▶ _EXERCISE DETAILS_
Please report each line of the data below that contains the string "this", matching case exactly.

Collected data entries
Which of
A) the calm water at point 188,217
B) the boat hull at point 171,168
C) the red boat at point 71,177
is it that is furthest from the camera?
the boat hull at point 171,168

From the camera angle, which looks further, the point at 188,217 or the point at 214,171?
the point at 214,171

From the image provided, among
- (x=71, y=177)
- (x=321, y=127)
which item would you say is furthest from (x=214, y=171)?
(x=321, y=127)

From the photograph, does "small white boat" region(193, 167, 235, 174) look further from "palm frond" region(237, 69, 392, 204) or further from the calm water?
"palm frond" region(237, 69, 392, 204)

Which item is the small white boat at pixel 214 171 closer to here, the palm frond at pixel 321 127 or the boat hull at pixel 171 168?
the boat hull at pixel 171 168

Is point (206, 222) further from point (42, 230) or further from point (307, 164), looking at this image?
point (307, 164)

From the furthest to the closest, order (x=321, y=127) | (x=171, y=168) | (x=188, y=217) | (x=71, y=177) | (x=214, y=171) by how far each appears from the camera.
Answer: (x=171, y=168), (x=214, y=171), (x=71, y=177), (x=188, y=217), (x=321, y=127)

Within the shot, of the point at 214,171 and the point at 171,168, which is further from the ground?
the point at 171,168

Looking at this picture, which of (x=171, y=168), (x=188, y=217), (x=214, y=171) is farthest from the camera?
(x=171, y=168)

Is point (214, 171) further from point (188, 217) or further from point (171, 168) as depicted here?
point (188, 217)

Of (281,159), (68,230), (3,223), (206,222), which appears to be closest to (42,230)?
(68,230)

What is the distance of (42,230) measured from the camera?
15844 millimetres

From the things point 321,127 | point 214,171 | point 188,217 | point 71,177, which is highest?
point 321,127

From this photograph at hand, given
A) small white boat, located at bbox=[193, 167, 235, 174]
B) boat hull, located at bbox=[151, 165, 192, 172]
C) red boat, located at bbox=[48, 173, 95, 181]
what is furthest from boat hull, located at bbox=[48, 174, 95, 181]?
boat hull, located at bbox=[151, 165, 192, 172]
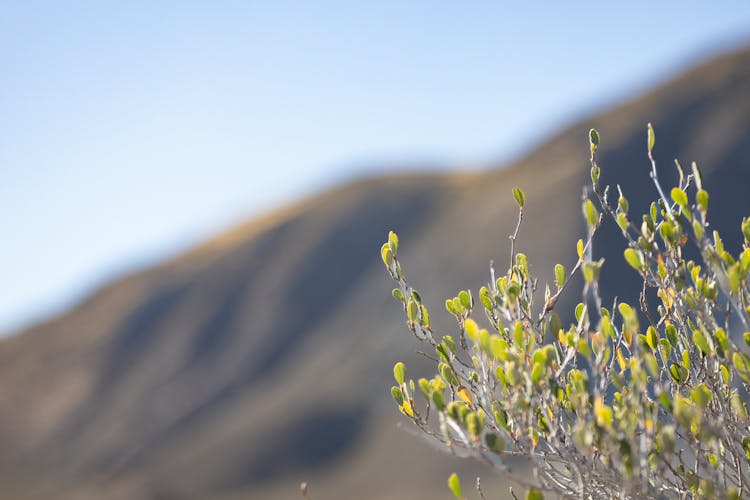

▶ _OUTPUT OF THE EXERCISE_
Is point (206, 222) further from point (42, 230) or further from point (307, 164), looking at this image?
Looking at this picture, which of (x=171, y=168), (x=188, y=217), (x=214, y=171) is farthest from the camera?
From this photograph at hand, given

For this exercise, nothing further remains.